Take advantage of low interest rates and creative financing options before it’s too late
Community and agricultural banks are flush with cash, which is allowing them to offer creative loan products and once-in-a-lifetime opportunities to lock in low interest rates.
The federal funds rate—the rate banks charge other banks—has been between 0 and 0.25 basis points since December 2008. Banks use the federal funds rate as a benchmark for short-term interest rates.
"Short-term rates, anything under two years duration, are very low," says Mark Hancock, vice president of finance for Farm Credit Services of Mid-America, Louisville, Ky. "I find it hard to believe short-term rates will go lower. We truly are in a once-in-a-lifetime rate environment."
The last time interest rates were this low was in the 1930s and 1940s.

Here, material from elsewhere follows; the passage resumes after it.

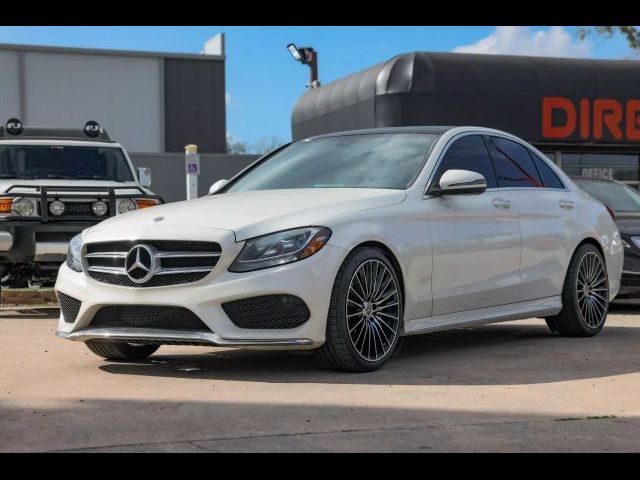 2018 Mercedes-Benz C-Class 300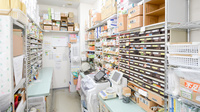 スギ薬局　苦楽園店の調剤室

Long-term rates, however, could drift lower under what’s been called Operation Twist. In an effort to drive long-term interest rates down, the Federal Reserve announced in September a plan to reinvest maturing short- and medium-term bonds to purchase longer-term bonds, such as 10-year Treasury notes, which are used to set long-term rates. Operation Twist has driven rates on these notes below 2%, and 30-year Treasury bonds have dropped below 3%.
"It is a great time for farmers to lock in fixed-rate loans," says Mark Scanlan, senior vice president of agriculture and rural policy for the Independent Community Bankers of America, Washington, D.C. Unlike the situation in the residential housing market, underwriting regulations for farm loans have not been substantially tightened—thanks to a healthy agricultural economy.
"More farmers are becoming depositors than in the past, and many farmers are paying down
their loans more quickly, which can mean they’re borrowing less," Scanlan notes. "Ag loans are a profitable part of banks’ portfolios, so banks are trying not to be too strict with the underwriting."
Financing Land. When making land loans, however, rural lenders are being more conservative when calculating land values, requiring more cash down and valuing cropland at levels seen a couple of years ago, not 2011 levels.
"Producers are snapping up any opportunity they can find to expand their land holdings at record-low rates," Hancock says. Farm Credit Services of Mid-America is offering 25-year, fixed-rate loans for land.
"We consider cash to be one of the cheapest inputs for our agricultural customers," Hancock adds. Thirty-year home mortgages are also at or near record lows.
Creative Banking. Like other banks in the Farm Credit System, Mid-America is offering low-cost, no-hassle conversions to existing customers for a $350 fee. These popular conversions allow producers to reduce their interest rate on both long- and short-term loans. Almost 25% of Mid-America’s customers took advantage of conversions in 2011; interest rates were lowered
on 23,900 loans representing more than $4 billion in loan volume.
A growing number of community banks are offering a popular blended-rate product through Farmer Mac. For example, a producer needing a $2 million farm loan in early January could have locked in a 10-year fixed rate of 4.25% amortized over 15 or 20 years on one loan and received a variable rate based on the one-month LIBOR of 2.25% on a second loan to produce a blended rate of 3.25%, not including lender fees. While the interest rate on the variable loan can increase, half the financing is locked in at a fixed rate.
"A blended rate of 3% or 4% is very attractive," says Patrick Kerrigan, director of business development for Farmer Mac. The less expensive variable rate reduces loan payments, allowing producers to apply any additional funds to whichever of the two loans they choose.
"Community banks have plenty of liquidity and are looking to increase their loan portfolios," Scanlan says. "The Federal Reserve has said interest rates will remain low through 2013. The window to lock in historically low rates is open, but eventually it will start to close."